Sejun Cuengi'ye olan inancını pekiştirdi,
Cuengi düşmüş Kara Minotor'un elinden buharda pişmiş bir mısır kaptı.
"Ne?! Atıştırmalıklarını mı çaldı?"
Sejun'un Cuengi'ye olan güveni anında sarsılmaya başladı. Bu gerçekten de çok kırılgan bir güvendi.
Sonra,
Cuengi çaldığı buharda pişmiş mısırı ağlayan bebek Kara Minotor'a uzattı.
"Ah!"
O zaman Sejun durumu anladı. Büyük Siyah Minotorlar küçük olanın yemeğini almaya çalışmış, bu yüzden Cuengi müdahale etmiş ve onları azarlamış.
"Hehehe. Cuengi'miz harika."
Gururlu Sejun kıkırdadı.
Buharda pişmiş mısırı alan yavru Siyah Minotor hayranlık dolu gözlerle Cuengi'ye baktı. Böyle hayran bakışlar alan Cuengi, düşmüş Siyah Minotorlara yaklaştı.
Sonra,
Büyümüş Cuengi onlara yardım etti ve atıştırmalık cebindeki atıştırmalıkları paylaştı.
Ne demişler, dövüşerek yakınlaşırsın; Cuengi ve Siyah Minotorlar kısa sürede arkadaş oldular. Bir çocuk çizgi romanına yakışacak kadar iç açıcı bir sahneydi.
"Hehehe. Onu kim yetiştirdiyse iyi iş çıkarmış."
Sejun memnuniyetle Cuengi'ye baktı.
Sonra da,
Sejun'u gören Cuengi ona doğru koştu.
Ve,
[Cuengi'nin atıştırmalık cebi boş! Cuengi onu babamın deposundan dolduracak!]
Cuengi cesurca Sejun'un deposundan yiyecek almayı talep etti. Hmm... Cuengi kesinlikle bir saldırgan değildi, ama Sejun neden onun saldırgan olduğu hissinden kurtulamıyordu?
Sejun şaşkın bir ifadeyle itaatkâr bir şekilde deposunu açtı. Belki de çizgi romanlardaki o iç açıcı anların sık sık yaşanması için bir ebeveynin cüzdanının dolu olması gerekiyordur? Sejun düşündü.
Cuengi depodan atıştırmalık cebini doldururken,
"Başkan Yardımcısı Theo, lütfen çocukları iyileştirin."

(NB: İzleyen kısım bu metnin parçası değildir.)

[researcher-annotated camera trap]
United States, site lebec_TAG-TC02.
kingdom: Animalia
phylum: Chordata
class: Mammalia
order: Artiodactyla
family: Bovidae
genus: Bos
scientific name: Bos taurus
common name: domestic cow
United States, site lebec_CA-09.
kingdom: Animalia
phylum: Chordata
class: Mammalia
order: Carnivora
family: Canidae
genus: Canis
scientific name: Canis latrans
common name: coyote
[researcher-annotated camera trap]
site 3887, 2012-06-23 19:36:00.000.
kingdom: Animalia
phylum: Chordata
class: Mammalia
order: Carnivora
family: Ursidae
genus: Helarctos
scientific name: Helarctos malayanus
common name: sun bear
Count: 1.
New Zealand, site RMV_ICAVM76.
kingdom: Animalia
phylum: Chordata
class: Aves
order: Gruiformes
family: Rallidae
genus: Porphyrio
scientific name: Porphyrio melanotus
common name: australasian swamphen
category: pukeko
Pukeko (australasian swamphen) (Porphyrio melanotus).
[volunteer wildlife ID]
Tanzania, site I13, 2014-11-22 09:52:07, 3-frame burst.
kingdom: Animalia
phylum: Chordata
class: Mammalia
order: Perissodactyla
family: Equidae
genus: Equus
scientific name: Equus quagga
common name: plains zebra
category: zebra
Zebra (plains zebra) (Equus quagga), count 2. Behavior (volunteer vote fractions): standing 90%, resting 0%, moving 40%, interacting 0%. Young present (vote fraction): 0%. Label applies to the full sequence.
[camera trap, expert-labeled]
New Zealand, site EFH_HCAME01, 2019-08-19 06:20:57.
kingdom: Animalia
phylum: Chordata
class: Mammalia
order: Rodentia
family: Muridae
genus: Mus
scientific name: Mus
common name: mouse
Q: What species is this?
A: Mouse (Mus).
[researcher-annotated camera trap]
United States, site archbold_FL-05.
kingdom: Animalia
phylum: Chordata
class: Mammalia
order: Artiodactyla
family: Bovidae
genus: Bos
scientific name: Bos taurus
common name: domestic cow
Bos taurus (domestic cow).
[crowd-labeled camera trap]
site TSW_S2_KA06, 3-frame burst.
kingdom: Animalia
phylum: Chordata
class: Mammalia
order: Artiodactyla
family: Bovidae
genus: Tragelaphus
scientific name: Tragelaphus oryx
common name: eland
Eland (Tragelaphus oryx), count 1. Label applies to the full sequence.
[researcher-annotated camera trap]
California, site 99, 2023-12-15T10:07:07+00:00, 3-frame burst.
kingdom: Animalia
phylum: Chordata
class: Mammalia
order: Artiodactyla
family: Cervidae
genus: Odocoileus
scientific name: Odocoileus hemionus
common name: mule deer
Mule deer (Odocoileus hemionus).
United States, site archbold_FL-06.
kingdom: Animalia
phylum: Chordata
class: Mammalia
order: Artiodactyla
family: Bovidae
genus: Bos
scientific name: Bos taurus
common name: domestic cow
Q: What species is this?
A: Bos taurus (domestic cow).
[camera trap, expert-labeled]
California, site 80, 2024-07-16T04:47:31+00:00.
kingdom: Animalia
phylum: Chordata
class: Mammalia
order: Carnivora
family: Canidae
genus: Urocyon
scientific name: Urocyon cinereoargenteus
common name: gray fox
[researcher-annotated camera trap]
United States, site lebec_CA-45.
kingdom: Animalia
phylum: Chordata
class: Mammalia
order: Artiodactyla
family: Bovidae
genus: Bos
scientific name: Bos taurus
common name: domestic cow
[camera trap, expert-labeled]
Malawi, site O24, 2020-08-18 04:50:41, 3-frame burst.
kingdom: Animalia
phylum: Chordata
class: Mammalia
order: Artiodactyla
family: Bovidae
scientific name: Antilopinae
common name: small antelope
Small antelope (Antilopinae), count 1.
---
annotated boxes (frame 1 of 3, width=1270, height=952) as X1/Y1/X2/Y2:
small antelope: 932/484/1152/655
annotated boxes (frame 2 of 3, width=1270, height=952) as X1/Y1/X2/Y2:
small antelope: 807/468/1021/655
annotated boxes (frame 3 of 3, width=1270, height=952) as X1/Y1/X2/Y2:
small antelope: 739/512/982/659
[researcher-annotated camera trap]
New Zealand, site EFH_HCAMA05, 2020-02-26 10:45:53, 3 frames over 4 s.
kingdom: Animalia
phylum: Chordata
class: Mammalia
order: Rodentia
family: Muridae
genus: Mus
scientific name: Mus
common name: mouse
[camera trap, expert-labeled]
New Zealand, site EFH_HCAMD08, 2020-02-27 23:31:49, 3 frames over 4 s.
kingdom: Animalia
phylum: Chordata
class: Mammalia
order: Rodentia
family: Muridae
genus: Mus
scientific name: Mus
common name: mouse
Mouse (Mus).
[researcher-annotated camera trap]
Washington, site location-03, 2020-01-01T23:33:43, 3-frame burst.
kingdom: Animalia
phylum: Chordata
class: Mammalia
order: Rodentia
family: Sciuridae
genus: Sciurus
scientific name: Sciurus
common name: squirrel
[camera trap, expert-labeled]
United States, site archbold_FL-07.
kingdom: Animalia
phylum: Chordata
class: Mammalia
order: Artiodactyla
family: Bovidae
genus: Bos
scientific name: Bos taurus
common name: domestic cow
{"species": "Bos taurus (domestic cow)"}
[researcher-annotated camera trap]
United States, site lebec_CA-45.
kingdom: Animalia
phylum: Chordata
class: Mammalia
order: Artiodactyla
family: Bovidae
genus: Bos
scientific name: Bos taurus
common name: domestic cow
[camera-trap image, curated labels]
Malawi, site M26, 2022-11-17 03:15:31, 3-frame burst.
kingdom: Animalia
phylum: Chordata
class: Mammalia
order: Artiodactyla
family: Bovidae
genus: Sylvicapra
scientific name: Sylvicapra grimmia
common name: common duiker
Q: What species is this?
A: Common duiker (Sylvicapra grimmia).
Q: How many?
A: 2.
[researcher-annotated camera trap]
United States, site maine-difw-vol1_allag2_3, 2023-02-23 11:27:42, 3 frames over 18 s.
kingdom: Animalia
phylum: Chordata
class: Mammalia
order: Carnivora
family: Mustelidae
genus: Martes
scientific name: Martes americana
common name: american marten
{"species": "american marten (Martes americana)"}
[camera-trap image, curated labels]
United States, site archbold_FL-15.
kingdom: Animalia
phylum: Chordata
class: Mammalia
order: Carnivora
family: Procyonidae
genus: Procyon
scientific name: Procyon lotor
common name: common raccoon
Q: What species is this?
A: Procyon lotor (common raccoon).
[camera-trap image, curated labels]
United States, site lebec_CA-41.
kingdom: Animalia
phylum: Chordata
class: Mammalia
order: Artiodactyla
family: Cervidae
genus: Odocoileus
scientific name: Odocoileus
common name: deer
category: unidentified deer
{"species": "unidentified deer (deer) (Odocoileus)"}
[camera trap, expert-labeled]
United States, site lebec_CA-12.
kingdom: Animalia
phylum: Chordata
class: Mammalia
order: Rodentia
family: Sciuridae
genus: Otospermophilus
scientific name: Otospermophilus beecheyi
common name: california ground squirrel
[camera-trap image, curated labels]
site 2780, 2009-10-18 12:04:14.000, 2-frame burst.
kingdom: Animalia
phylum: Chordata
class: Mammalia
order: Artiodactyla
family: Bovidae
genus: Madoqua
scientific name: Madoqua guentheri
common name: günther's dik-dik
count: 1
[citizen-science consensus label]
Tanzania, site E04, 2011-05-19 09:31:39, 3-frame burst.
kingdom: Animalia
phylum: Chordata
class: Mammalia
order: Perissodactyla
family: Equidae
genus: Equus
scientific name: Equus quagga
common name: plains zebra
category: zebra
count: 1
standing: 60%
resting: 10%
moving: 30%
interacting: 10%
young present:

Bugün herkesin doğum günüydü. Herkesin mutluluğunu uman Sejun, Theo'dan genç Siyah Minotorları iyileştirmesini istedi. Siyah derileri iz göstermese de, Cuengi'nin darbelerinden dolayı kesinlikle morlukları olacaktı.
"Anlaşıldı! Buraya gel, miyav."
Theo genç Siyah Minotorları iyileştirmeye devam etti.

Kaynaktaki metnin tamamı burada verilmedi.